Lastly, every society has its larger festivals and the Balinese are no different. The Balinese celebrate two different calendars beyond the typical Christian one and, of course, they have celebrations for both: the ten-day Galungan festival and the more animated and silent Nyepi festival, which includes thousands of Ogoh Ogoh puppets and sculptures (presented to scare away evil spirits the day before the whole island goes completely silent with no one leaving home – so as to trick the demons into thinking the island is abandoned.

As I experience these elaborate fests that represent almost primitive ritual, it’s easy to forget that this is a modern island with two swanky Four Seasons giving the bourgeois bohemian luxury seal of approval. (And, yet, this is a place where many locals still primarily bathe in the river and don’t have indoor plumbing.) Each time I come here, I channel my inner Margaret Mead and set off with my trusty guide Made Jiwa to witness a celebration that puts our “collective wave” at the American football stadium to shame.

Why has Bali become the capital of the world for modern day mythology? Certainly, the local religion (called Agama Hindu) has some relevance. Balinese Hinduism is an amalgam in which gods and demigods are worshiped alongside Buddhist heroes, the spirits of ancestors, and indigenous agricultural deities. Most importantly, animism – the belief that everything has a spirit – creates a sort of reverence that deserves celebration. And the fact that good and evil are in constant combat in the Balinese mind means that daily reminders are needed for how to live a good life. This is also why you see daily offerings placed throughout a home, at the doorways of local shops, and in rice paddy fields (check out my Huff Post blog on how to apply daily offerings to your work life).
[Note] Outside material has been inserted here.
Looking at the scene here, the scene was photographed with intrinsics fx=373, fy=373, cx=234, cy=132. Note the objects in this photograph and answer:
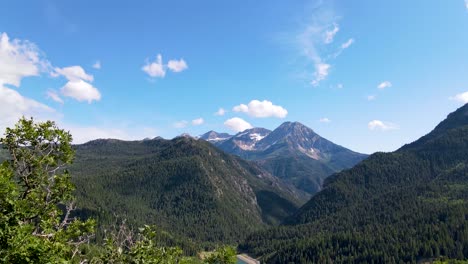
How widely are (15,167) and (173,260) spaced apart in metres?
18.5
The Balinese have clung to their ancestral rituals through a series of conquerors from the Dutch to the Javanese who have come to this volcanic island to try and tame the locals. More recently, this has come in the form of millions of tourists who descend on this little speck of paradise seeking their own joie de vivre, including author Liz Gilbert, as documented in “Eat Pray Love” (the most common non-Balinese sightings here are the droves of middle aged American women hoping to find their own version of Gilbert’s bliss). The gracious and adaptable Balinese, who created a complex means of irrigating their fields from the sacred mountains to the sea, have also created a complex, authentic culture built on unique celebrations that remind them who they are in this increasingly commoditized world.

For me, the Balinese remind me that life is just one endless celebration and then we die and then, YIPPEE! we can celebrate again. But, more than that, they remind me of the power of the collective when experiencing joy. In the United States, our individual achievements are celebrated and we wonder why we often feel so alone. Alone doesn’t have a synonym in Balinese.